DOCUMENT:

════════════════

Board Executive Committee

  1. ROLE

The Executive Committee may exercise the full powers of the Board in all matters of urgency arising in unusual circumstances, reporting every action at the next Board meeting. The Committee also supports the Board in fulfilling its responsibilities for executive management performance, strategic direction, and organizational quality and effectiveness.

  1. RESPONSIBILITIES

The Committee shall:

  1. Exercise the full powers of the Board in all matters of administrative urgency, reporting every action at the next meeting of the Board;
  2. Recommend to the Board a process for the development of a NOSM Strategic Plan and ensure that the Board is given the opportunity to monitor the implementation of the Board-approved strategic plan on a regular basis;
  3. Oversee the performance, evaluation and compensation of the Dean-CEO
    • Establish and recommend to the Board the performance evaluation process for the Dean-CEO;
    • Ensure that the Dean-CEO evaluation is conducted on an annual basis, reporting and making recommendations to the Board;
    • Ensure that a Dean-CEO succession plan is in place;
    • Determine and recommend to the Board compensation for the Dean-CEO based upon the annual performance evaluation.

════════════════

RECORDS:
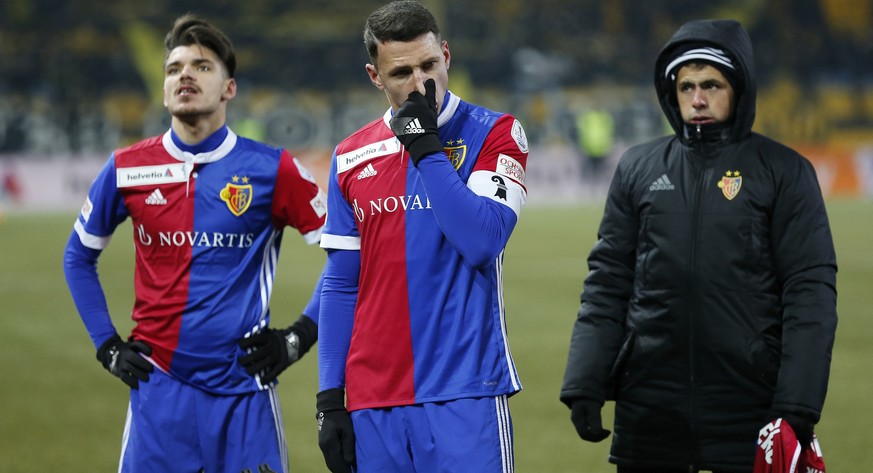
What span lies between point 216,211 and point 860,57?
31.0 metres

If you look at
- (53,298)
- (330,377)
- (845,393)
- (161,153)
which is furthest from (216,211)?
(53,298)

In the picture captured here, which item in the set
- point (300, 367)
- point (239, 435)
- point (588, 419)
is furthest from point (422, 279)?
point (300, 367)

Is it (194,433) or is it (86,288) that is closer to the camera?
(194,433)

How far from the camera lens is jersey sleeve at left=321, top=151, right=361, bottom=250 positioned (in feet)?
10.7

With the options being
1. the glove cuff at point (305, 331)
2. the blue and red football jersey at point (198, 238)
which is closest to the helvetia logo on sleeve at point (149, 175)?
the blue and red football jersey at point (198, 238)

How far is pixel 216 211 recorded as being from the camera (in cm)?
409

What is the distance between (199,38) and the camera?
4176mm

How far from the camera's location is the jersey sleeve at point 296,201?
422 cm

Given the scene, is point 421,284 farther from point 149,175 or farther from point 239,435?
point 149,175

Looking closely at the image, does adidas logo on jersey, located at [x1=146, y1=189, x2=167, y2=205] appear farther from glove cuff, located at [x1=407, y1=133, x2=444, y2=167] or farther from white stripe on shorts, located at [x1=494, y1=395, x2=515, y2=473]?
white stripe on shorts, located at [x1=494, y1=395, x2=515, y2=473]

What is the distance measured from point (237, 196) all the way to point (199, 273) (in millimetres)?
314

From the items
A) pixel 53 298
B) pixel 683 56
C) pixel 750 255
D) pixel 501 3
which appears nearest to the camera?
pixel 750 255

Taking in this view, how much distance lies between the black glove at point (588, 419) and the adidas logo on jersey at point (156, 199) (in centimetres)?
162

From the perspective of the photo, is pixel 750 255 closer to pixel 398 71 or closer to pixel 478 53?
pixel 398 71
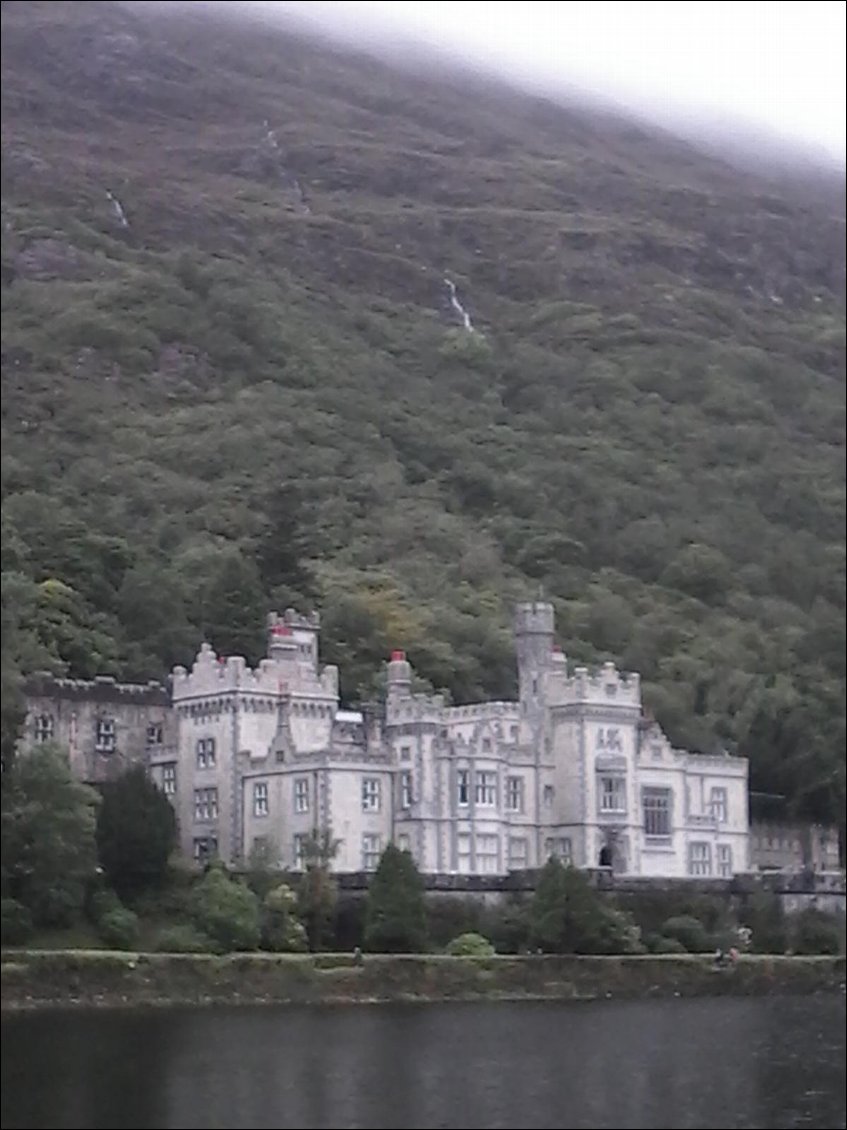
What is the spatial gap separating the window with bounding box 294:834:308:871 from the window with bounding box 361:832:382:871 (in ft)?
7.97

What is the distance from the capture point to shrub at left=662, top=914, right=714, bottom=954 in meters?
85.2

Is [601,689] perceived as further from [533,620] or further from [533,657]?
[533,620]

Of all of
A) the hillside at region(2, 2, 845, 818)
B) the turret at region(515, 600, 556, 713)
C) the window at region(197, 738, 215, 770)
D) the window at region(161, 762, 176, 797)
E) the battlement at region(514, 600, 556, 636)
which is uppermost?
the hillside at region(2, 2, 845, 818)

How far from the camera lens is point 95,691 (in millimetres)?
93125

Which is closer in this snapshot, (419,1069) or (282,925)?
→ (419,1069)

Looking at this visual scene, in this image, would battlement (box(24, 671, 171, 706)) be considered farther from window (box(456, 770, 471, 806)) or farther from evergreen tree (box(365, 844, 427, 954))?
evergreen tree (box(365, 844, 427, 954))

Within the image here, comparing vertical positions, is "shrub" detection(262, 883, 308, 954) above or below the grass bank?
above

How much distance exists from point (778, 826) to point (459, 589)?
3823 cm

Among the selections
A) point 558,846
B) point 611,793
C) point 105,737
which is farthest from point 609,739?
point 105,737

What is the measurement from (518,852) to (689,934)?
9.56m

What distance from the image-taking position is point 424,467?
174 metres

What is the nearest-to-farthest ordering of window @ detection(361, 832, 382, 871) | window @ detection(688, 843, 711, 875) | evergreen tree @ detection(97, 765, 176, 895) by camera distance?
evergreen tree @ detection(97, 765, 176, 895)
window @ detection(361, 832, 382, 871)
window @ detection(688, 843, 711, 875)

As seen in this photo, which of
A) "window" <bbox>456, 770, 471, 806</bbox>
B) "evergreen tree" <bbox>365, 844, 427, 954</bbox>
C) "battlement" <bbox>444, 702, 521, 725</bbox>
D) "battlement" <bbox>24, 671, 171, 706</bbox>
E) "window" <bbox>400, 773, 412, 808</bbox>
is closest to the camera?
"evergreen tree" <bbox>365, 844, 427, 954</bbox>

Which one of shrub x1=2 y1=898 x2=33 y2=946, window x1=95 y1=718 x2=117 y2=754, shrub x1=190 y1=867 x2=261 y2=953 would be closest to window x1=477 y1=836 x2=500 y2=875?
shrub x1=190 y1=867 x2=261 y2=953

════════════════

DIRECTIVES:
- A) Reproduce the Executive Committee text from "Board Executive Committee" to "quality and effectiveness.".
- B) Do these statements agree with the Executive Committee text? (i) The Committee reports every action it takes under the Board's full powers at the next Board meeting. (ii) The Dean-CEO evaluation is to be conducted every two years. (iii) The Committee is to ensure that a Dean-CEO succession plan is in place.

FINAL ANSWERS:
- A)
Board Executive Committee

  1. ROLE

The Executive Committee may exercise the full powers of the Board in all matters of urgency arising in unusual circumstances, reporting every action at the next Board meeting. The Committee also supports the Board in fulfilling its responsibilities for executive management performance, strategic direction, and organizational quality and effectiveness.

- B)
(i) Yes: "reporting every action at the next Board meeting"
(ii) No: "Ensure that the Dean-CEO evaluation is conducted on an annual basis"
(iii) Yes: "Ensure that a Dean-CEO succession plan is in place"